I’m trying to use the spark nlp to detect English-language texts from a large dataset. The ipynb file is on Google Colab.
Everything works fine, from reading CSV to pipeline fit and result selection. It looks like this:
result.select(F.explode(F.arrays_zip(result.document.result,
result.language.result)).alias("cols"))
.select(F.expr("cols['0']").alias("Document"),
F.expr("cols['1']").alias("Language")).show(truncate=100)

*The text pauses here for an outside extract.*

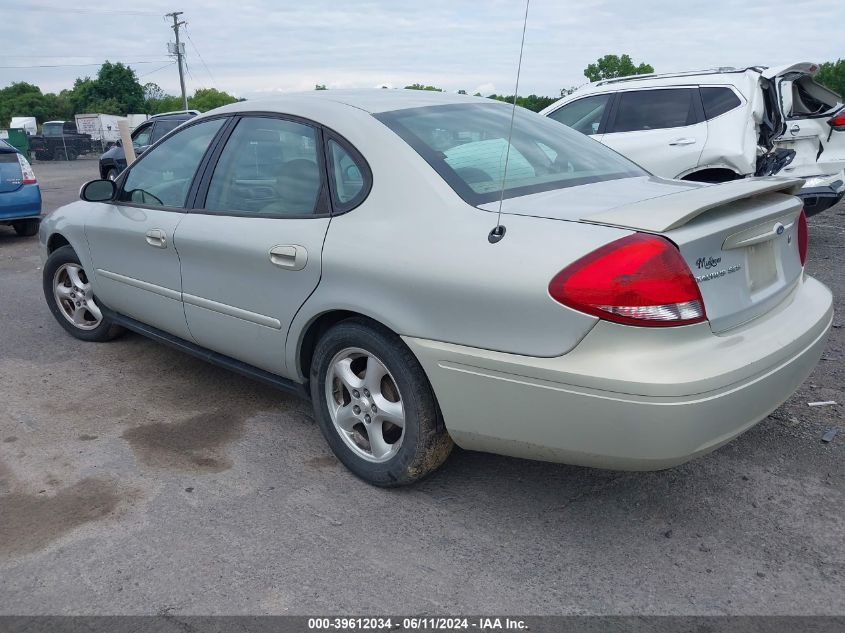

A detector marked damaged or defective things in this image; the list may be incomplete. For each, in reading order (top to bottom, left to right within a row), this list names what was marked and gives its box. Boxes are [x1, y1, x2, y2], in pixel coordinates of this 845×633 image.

damaged white car [540, 62, 844, 215]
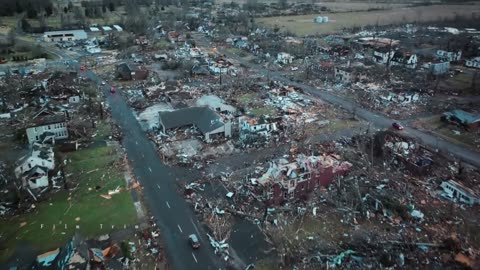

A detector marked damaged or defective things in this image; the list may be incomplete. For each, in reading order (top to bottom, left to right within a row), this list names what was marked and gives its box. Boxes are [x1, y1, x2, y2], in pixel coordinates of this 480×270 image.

+----------------------------------------------------------------------------------------------------+--------+
| Document|Language|
+----------------------------------------------------------------------------------------------------+--------+
|#Elecciones2020 | En #Florida: #JoeBiden dice que #DonaldTrump solo se preocupa por él mismo. El ...| es|
| | null|
| | null|
| | null|
| 0.0| Unknown|
| | null|
| | null|
| 1860.0| Unknown|
|#Trump: As a student I used to hear for years, for ten years, I heard China! In 2019! And we have...| en|
| 1.0| Unknown|
| 2 hours since last tweet from #Trump! Maybe he is VERY busy. Tremendously busy.| en|
|@CLady62 Her 15 minutes were over long time ago. Omarosa never represented the black community! #...| en|
| 0.0| Unknown|
| @richardmarx Glad u got out of the house! DICK!!#trump 2020????????????????????????| en|
|@DeeviousDenise @realDonaldTrump @nypost There won’t be many of them. Unless you all have been v...| en|
|One of the single most effective remedies to eradicate another round of #Trump Plague in our #Whi...| en|
| #Election2020 #Trump | en|
| 0.0| Unknown|
+----------------------------------------------------------------------------------------------------+--------+
but then I need to filter En texts. I tried select(F.expr("cols['1']").distinct().count()
, filter(F.expr("cols['1']") == 'en')
and even list comprehension after collect()
, but none returned anything. After waiting an hour, I interrupted the process, and the spark seemed to stop responding, e.g., not even giving results to read.csv()
.
Why is this happening and how to solve this problem?